One in five adults in England can’t swim – but it’s never too late to learn

For years, when on holiday in Ayia Napa, Charlie Dark would “look cool around the pool with my sunglasses on and get in the shallow end but that’s as far as my skills went”. But now the 44-year-old DJ and creative writing teacher is learning to swim for the first time so he can enjoy swimming with his two children.

Dark is far from unusual: according to the Amateur Swimming Association (ASA), one in five adults in England are unable to swim – more than nine million people – despite swimming also being the most popular participation sport in the country.

Like many, Dark’s memories of school swimming lessons are not fond ones: the teachers “just stood on the side and shouted at you”, and so he grew up with a secret fear of the water.

Six weeks ago, however, he joined a challenge in which 15 non-swimming adults began training to do the Great North Swim – a mile in open water – in four months’ time.

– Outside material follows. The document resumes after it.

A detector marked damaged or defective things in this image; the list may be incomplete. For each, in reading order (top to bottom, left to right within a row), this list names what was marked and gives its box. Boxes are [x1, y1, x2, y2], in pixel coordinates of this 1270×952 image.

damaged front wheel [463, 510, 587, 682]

His teacher, Harley Hicks, 24, says the group include several who “had bad experiences in water as kids and that’s turned them away, others who didn’t enjoy it and some whose parents didn’t think it was important”.

Hicks believes that swimming teaching has hugely improved. “I remember my lessons as a kid – the teacher standing on the side shouting, ‘kick, kick, do this, do that’. It was almost like an army training camp,” he says. Nowadays, lessons are “more inclusive and fun. We train swimming teachers to build a good rapport with people in the water, and use different types of floats and hoops.” Crucially, teachers now get in the water.

Another of Hicks’ class, Kai Wright, 18, says having a teacher alongside him has really helped. “If someone is next to me I can tread water and get away from the wall – I feel much more confident.”

According to the ASA, 2.3 million adults want to learn to swim, but some are happy enough without the skills.

Nigel Bramley, 68, says he regrets not learning to swim – lessons, he says, were too militaristic – but now the relative inconvenience of swimming as a sport compared with walking puts him off. “If I’m by a pool somewhere and it’s a hot day I think it would be nice to go in and have a swim, but the feeling is not strong enough to make me go out and learn,” he says.

Dark, a keen runner, now waxes lyrical about the joys of almost weightlessly sliding through the water. “My fear of water is gone. I see it as a very good metaphor for life – when you learn to relax in the water and stop fighting the water, it’s like life. When you learn to go with the flow and trust it’s going to take care of you, suddenly you’re floating.”